- Information given -

---*---

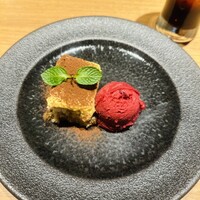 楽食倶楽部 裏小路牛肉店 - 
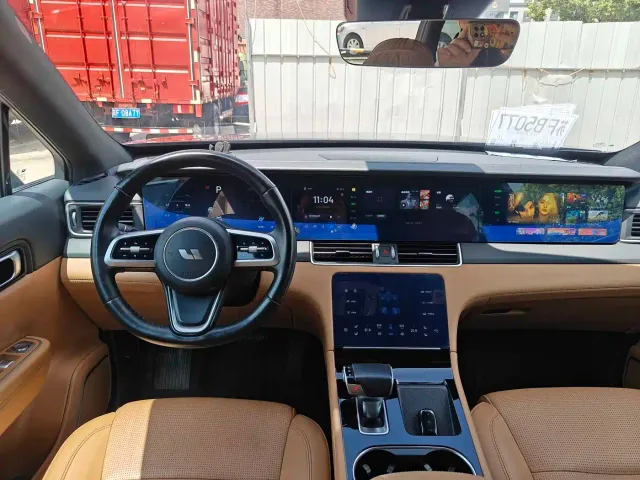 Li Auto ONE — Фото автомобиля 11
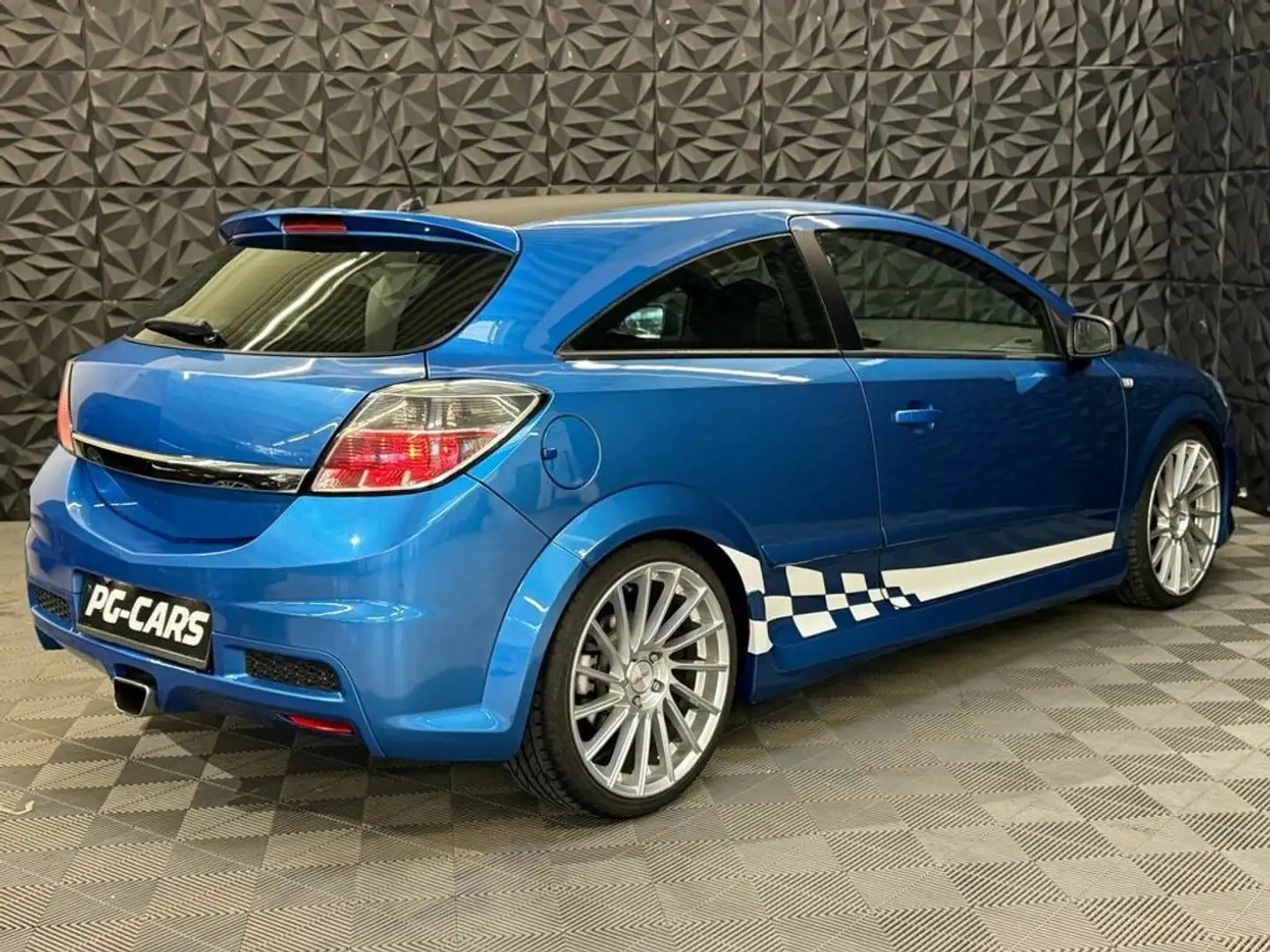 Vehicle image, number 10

---*---

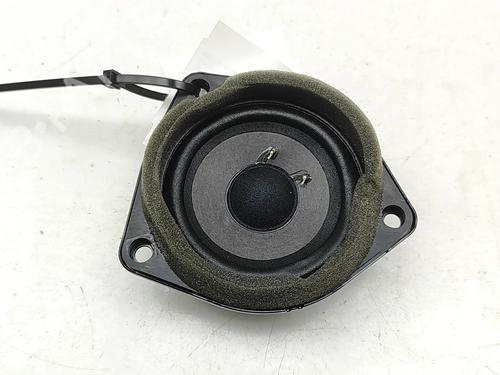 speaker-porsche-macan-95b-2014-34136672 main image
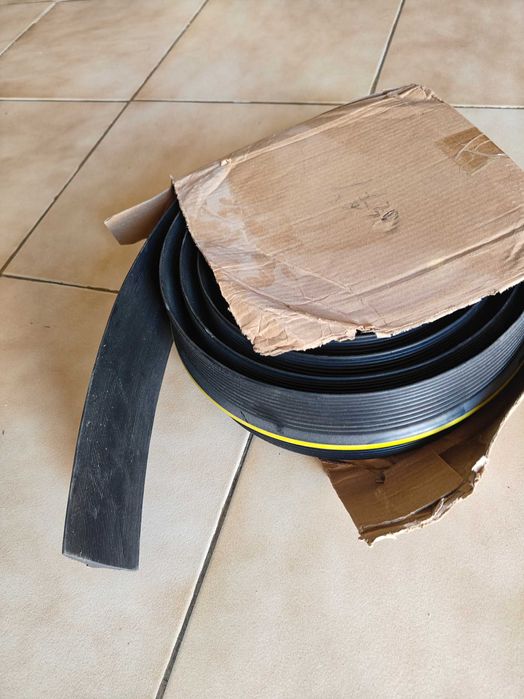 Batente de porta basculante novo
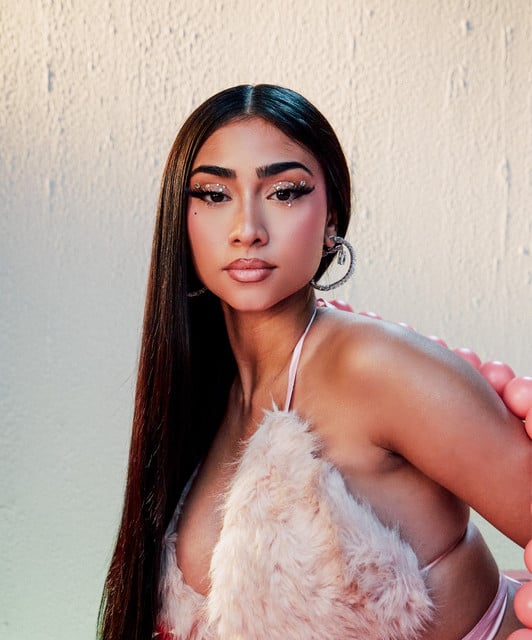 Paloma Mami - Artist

---*---

- Exercise requirements -
Could you echo the rows above, beginning with the one that contains "speaker-porsche-macan-95b-2014-34136672 main image" and continuing through the one that contains "Paloma Mami - Artist", with the pictures left out?

- Result for this task -
 speaker-porsche-macan-95b-2014-34136672 main image
 Batente de porta basculante novo
 Paloma Mami - Artist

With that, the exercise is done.